====== Exercise passage ======

Picture this. I’m sitting on the sofa next to Paul, my husband of 34 years. He’s watching a YouTube video about a boat, and I’m on my laptop switching between writing a report, booking a vet appointment, and sorting plans with friends. I ask him a question. I get a vague mumble. I try again—this time a little louder, with that polite-but-firm tone—and still, another half-hearted response.


So I take off my glasses, close the laptop, and turn to face him. We make eye contact.

And just like that, he tunes in—fully focused, like he’s suddenly realised I was talking the whole time. Magic!


What changed? My cues.

  • Nonverbal cues: I stopped half-listening while doing a few other things, turned to face him and made eye contact. Cue: Open body language and eye contact show presence and attention.

  • Imagery cues: Closing the laptop signalled I was done multitasking and ready to focus. A simple change, but it shifted the tone of the moment. Cue: Removing physical barriers signals approachability and availability.

  • Vocal cues: Instead of talking over my shoulder, I spoke clearly and at a steady pace, using a calm tone that said, “This matters.” Cue: A steady, clear voice shows calm confidence and invites engagement.

  • Verbal cues: Instead of repeating, “Are you even listening to me?” I said, “Paul, darling” just a little louder. To be honest, that was all the verbal cuing I needed—the nonverbal, vocal, and imagery cues had already done the job. Cue: Even a small change in tone or phrasing can signal importance and shift the conversation.


In the end, all it took was a few small changes to how I was showing up—and just like that, I had his attention.


But here’s the thing—this moment isn’t just about our marriage dynamics. It’s exactly the kind of subtle, powerful communication shift we use in our work as RTLBs. Whether we’re engaging with whānau, building trust with a disengaged student, or guiding a school team through change, we’re constantly adjusting our cues to find the right balance of warmth and competence. Just like at home, it’s often not what we say that shifts the dynamic—it’s how we say it.


What Are Cues?

Cues are the small signals we give off—often unintentionally—that tell others who we are and how we feel. Vanessa Van Edwards, in her book Cues: Master the Secret Language of Charismatic Communication, breaks these into four main categories:

  1. Nonverbal Cues – Your body language, facial expressions, gestures and posture.

  2. Vocal Cues – Your tone, pace, volume and pitch.

  3. Verbal Cues – The words and phrases you use, your storytelling style and how you build connection through language.

  4. Imagery Cues – Your visual presence, from your environment to your design choices in documents and slides.

====== The data ======

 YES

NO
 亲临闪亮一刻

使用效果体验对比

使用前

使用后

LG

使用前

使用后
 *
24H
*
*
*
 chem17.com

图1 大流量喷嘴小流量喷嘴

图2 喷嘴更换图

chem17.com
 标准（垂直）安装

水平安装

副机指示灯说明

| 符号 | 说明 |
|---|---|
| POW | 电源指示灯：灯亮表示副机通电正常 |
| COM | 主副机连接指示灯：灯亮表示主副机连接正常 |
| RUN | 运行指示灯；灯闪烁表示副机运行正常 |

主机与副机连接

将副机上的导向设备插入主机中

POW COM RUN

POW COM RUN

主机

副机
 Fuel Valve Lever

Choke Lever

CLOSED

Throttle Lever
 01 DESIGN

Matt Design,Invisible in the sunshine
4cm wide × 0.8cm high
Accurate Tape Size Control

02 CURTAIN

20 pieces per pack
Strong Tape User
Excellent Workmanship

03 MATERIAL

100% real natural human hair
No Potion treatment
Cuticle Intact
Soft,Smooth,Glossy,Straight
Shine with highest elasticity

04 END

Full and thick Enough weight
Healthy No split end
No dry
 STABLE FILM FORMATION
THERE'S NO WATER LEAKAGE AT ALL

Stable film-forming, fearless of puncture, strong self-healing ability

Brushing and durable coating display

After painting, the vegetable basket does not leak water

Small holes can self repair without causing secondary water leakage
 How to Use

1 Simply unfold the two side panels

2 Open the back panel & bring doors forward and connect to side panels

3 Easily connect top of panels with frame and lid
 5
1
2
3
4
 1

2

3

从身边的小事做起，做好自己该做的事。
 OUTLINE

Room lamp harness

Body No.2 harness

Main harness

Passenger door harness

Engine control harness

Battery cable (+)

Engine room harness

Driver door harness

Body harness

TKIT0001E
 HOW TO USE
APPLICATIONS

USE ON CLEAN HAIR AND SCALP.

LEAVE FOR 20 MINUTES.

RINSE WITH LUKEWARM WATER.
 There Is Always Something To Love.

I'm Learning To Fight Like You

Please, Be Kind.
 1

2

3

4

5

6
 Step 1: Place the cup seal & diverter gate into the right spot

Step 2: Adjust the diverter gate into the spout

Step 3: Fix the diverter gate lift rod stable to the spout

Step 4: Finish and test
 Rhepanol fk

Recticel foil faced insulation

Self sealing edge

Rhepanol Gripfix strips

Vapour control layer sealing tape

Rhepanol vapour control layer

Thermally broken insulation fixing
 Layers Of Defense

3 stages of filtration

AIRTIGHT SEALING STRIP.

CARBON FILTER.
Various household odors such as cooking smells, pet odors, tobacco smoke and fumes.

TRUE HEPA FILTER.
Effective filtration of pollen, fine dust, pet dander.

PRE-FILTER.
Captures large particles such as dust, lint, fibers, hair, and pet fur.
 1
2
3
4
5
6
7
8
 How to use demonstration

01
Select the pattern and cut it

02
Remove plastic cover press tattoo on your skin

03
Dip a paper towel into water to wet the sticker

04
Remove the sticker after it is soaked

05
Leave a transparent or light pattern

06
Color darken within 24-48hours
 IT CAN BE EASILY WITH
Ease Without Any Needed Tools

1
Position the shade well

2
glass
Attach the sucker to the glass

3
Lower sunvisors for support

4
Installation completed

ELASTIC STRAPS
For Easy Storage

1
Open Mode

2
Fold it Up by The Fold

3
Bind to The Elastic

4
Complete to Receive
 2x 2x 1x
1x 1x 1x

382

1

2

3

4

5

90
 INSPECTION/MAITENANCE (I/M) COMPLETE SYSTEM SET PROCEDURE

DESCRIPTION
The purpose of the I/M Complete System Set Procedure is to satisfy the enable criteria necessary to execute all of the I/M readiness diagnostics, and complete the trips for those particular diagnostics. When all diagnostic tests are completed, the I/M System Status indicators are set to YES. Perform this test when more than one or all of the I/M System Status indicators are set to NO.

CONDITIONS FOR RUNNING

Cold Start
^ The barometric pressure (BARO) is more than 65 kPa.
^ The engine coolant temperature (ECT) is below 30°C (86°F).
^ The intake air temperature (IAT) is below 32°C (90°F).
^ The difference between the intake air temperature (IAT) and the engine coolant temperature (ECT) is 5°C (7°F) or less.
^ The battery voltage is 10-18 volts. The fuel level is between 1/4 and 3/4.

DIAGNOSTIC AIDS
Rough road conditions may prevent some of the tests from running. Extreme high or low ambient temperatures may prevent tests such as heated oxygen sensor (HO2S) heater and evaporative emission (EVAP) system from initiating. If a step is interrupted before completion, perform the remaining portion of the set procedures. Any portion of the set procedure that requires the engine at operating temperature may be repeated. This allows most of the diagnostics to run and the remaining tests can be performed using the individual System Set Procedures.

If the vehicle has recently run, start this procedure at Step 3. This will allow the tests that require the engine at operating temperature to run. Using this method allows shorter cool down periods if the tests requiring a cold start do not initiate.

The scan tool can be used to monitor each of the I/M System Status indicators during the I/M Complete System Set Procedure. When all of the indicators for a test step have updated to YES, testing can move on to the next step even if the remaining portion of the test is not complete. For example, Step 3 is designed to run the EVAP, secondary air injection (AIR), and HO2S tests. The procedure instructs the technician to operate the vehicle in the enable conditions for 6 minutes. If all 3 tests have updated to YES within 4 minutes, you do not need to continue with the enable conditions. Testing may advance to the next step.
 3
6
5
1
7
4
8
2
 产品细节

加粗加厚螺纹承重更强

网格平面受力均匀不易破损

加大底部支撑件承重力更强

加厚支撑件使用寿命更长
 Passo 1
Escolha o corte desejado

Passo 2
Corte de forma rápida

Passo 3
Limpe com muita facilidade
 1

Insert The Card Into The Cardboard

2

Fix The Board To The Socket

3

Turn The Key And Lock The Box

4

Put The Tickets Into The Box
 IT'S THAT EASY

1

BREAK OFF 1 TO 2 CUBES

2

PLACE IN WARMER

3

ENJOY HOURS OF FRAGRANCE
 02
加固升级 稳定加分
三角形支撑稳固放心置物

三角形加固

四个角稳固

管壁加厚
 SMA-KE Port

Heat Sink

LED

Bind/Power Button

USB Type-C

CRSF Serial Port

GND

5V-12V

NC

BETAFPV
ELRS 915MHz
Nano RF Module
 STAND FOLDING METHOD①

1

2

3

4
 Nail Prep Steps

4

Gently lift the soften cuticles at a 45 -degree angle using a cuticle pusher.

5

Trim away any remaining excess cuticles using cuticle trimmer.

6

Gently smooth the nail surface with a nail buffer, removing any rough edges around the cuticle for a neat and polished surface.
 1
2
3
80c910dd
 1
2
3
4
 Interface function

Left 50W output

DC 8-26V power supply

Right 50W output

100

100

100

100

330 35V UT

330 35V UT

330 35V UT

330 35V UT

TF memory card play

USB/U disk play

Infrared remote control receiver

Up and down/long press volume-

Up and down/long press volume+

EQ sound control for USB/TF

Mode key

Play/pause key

======

_Required tasks_:
1: According to the passage on communication cues, in which book does Vanessa Van Edwards sort cues into four main categories?
2: Resume the passage on communication cues, picking up after its list of four categories.

_Expected responses_:
1: Cues: Master the Secret Language of Charismatic Communication

2:
These cues work together to send two primary messages: warmth ("You can trust me") and competence ("You can rely on me"). When these are balanced, we come across as charismatic—and more importantly, we create safety and clarity in communication. For RTLBs, this is gold. Whether we’re in a school staffroom, a whānau home, or a multidisciplinary meeting, we’re sending cues—whether we mean to or not. Recognising and shaping these cues helps us uphold mana, de-escalate tension and build collaborative momentum.

 

Why It Matters in Our Role

As RTLBs, we're often called in when something isn’t working: when learners are disengaged, whānau are frustrated, or schools are stuck. We need people to feel both safe and confident in our presence. The cues we send either build trust or erode it. Our warmth cues invite collaboration, empathy and honesty. Our competence cues create clarity, confidence and forward motion.


Van Edwards’ work reminds us that we don’t have to choose between being approachable and being professional—we can dial both up with intention.


Using the Charisma Dial in RTLB Work

Van Edwards introduces the charisma dial—a tool to help us adjust our messaging based on the context. Here are a few examples:

  • Supporting a parent sharing their frustrations? Dial up warmth.

  • Facilitating a collaborative team meeting? Balance competence with warmth to create connection.

  • Leading a staff hui? Dial up competence while keeping the space relational.

Just like in that everyday moment with Paul, the cues we use can shift a conversation from distracted to engaged.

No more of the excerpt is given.